В какую-то минуту отодвинулись дома Благодатной улицы, заснеженная даль стала совершенно сельской, тишина —- не городскою; мы преодолевали маленькие сугробы восхолмия карликовой насыпи узкоколейки; в безветрии не слышно было даже привычного бряканья фонарных жестяных нимбов: все ветра аэродинамической меридианной трубы стихли, стихли и сквознячки притоков улиц и переулков ее.
— Нет больше писем в моей сумке, — сказала я, — их читают адресаты (а некоторые, может быть, уже ответы строчат). Но я открою тебе один секрет…
Непонятным образом мы перешли на “ты”, я была младше лет на десять, но с легкостью советского инфантильного существа сменила местоимение обращений.
— Только не смейся. Я так скучаю по конвертам, что постоянно ношу с собой один пустой.
Студенников остановился.
— Даже пустой запечатанный конверт хранит в себе тайну, — сказал он. — Дай мне его.
Он повертел конверт, макнул смуглые негритянские пальцы в сугроб, провел ими по клеевой полоске, запечатал безмолвное пустотное послание, положил конверт на снег.
Частенько случалось мне дивиться человеческим действиям и словам, все повергали меня в недоумение, ставили в тупик; только не он.
— Теперь никто не знает, что там, внутри.
— Даже ты?
— Даже я.
— Там тайна?
— Да.
На белом снегу лежал белый конверт. Когда я впервые увидела репродукцию “Белого на белом” Малевича, я вздрогнула и побледнела, к удивлению окружающих. Для других картина Малевича была манифестом, абстракцией, веянием в искусстве, вывертом разрушителя, находкой гения. Для меня то была юность, влюбленность, тайна, меридианные снега, отпечатки пальцев моего кареглазого божества.
Мы миновали рельсы, до домов оставалось пройти метров тридцать. Уже светилось апельсиновое пятно маминого абажура. Я остановилась.
— Я знаю, что там, в конверте.
— И что же?
— Если сейчас его распечатать, оттуда вылетит белая бабочка с буквами на крыльях.

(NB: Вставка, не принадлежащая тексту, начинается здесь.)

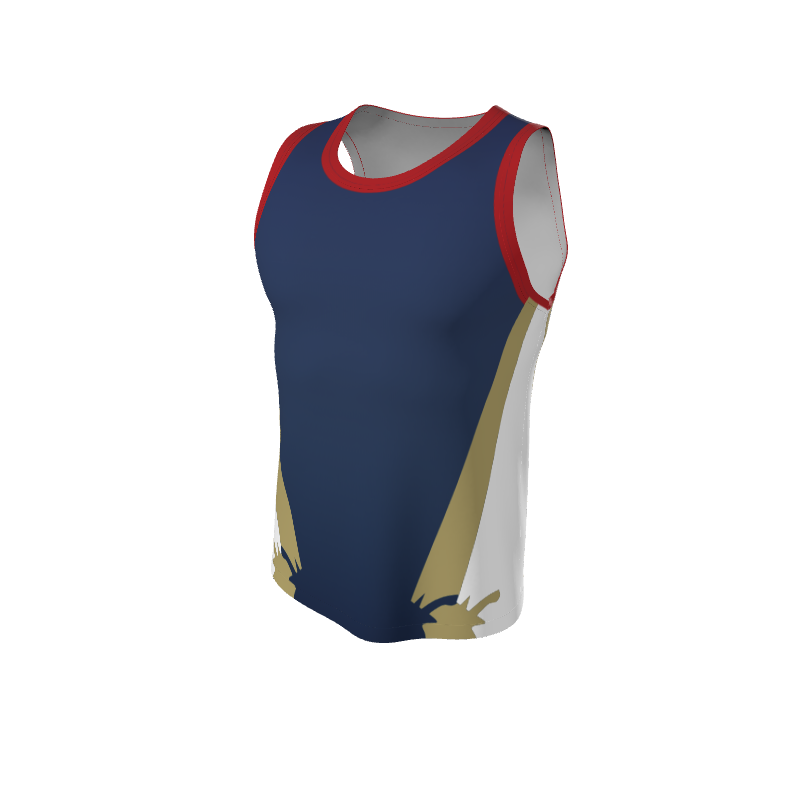 GS Custom 02 Freethrow Basketball Jersey. (x 1)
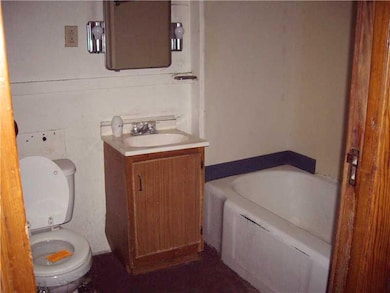 Full Bath.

— Ну, ты фантазерка, рыжая почтальонша, еще хуже меня. Давай вернемся, вскроем послание.
Мы вернулись.
На снегу лежал распечатанный конверт.
Никого вокруг.
Как всегда, он ушел не оглядываясь, буркнув одну из прощальных формул. Мне казалось, он не хотел уходить.

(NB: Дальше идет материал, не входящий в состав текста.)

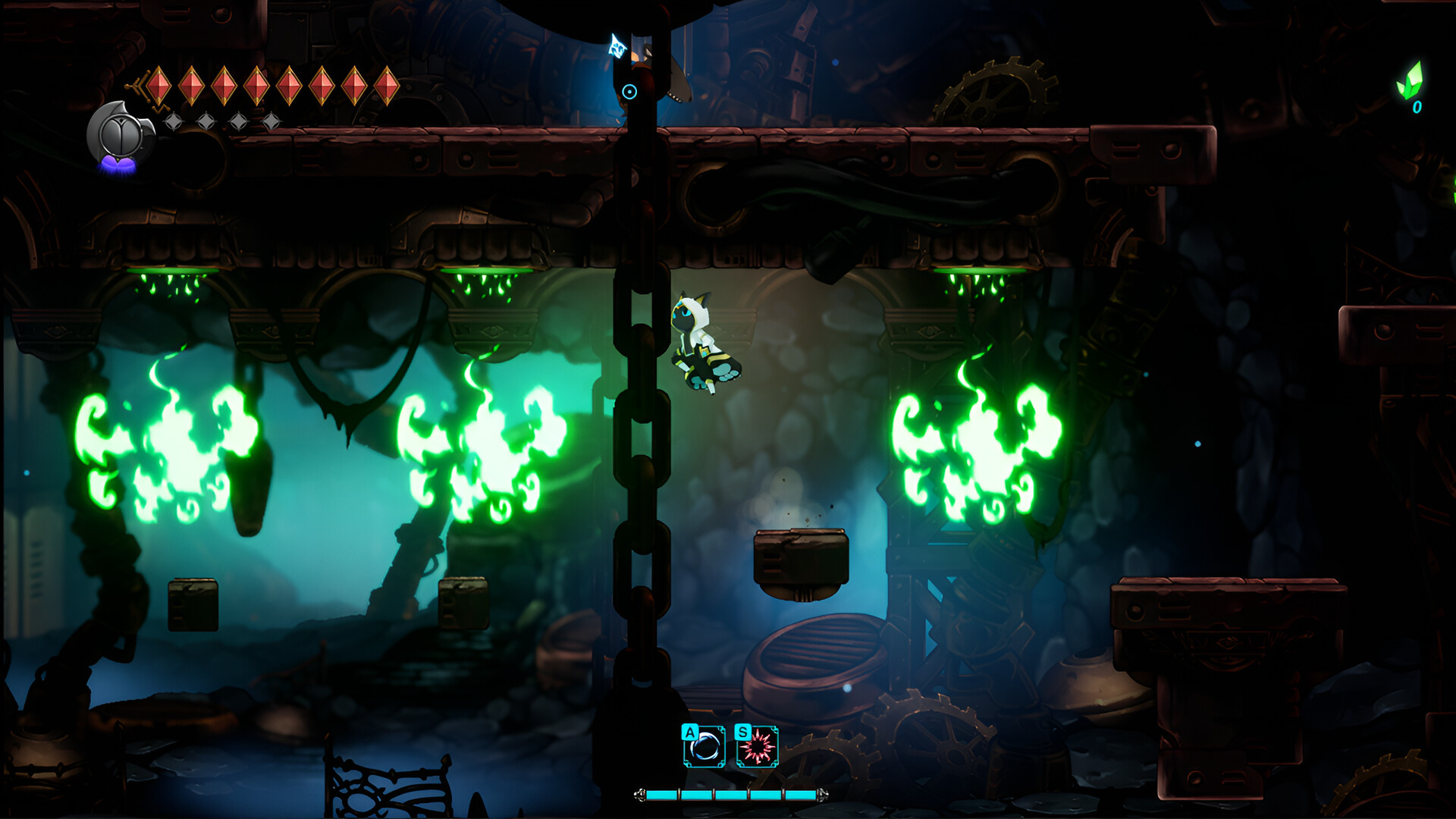 Fatal Claw Screenshot 7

О, наши с ним прогулки! Краткие и долгие, служившие продолжением не всегда случайных встреч: я в свою очередь (хотя вряд ли на меня действовал именно дурной пример Чечеткина) беззастенчиво выслеживала Студенникова, радостно выходя из-за угла, словно невзначай.

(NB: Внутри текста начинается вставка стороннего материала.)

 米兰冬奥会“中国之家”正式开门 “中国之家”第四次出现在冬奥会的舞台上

С часами, авторучкой и блокнотом хронометрировала я его приезды с работы и недели за две безошибочно стала садиться в его трамвай остановок за пять до того, как он сходил.
Сев в другой вагон, подходила я к заднему окну или к переднему, высматривала в толпе пассажиров знакомую фигуру, пересаживалась. Однажды, увидев меня, он перебежал в мой вагон.
— Куда едем?
Я молчала, дар речи на время меня оставил.
— Почему молчим?
Думаю, он понимал почему.
С усилием расцепила я пересохшие губы.
— В свою почтору еду.
— Куда, куда?
Я рассказала: придя наниматься на работу, увидела на дверях отдела доставки надпись “Почтовая контора”, в которой “товая — пробел — кон” были неким остряком замалеваны, читалось: “Почтора”.
Он засмеялся.
Господи, как он умел смеяться!
Как никто никогда.
— Почторщица, зачемщица, — сказал он.
Один из самых ярких слайдов памяти моей подобен японской гравюре: туман осени или весны, стволы да ветви дерев городских, пятно его рыжего плаща.
Зато я не помню начисто, как мы оказались у Чесменского дворца.
— Это Чесменский дворец. Теперь здесь ЛИАП.
— Чей дворец?
— Екатерины Второй. Его построили после того, как пришел в негодность Елисаветинский Среднерогаткинский, построенный Растрелли. Чесменский путевой дворец, “увеселительный замок Кекерико”.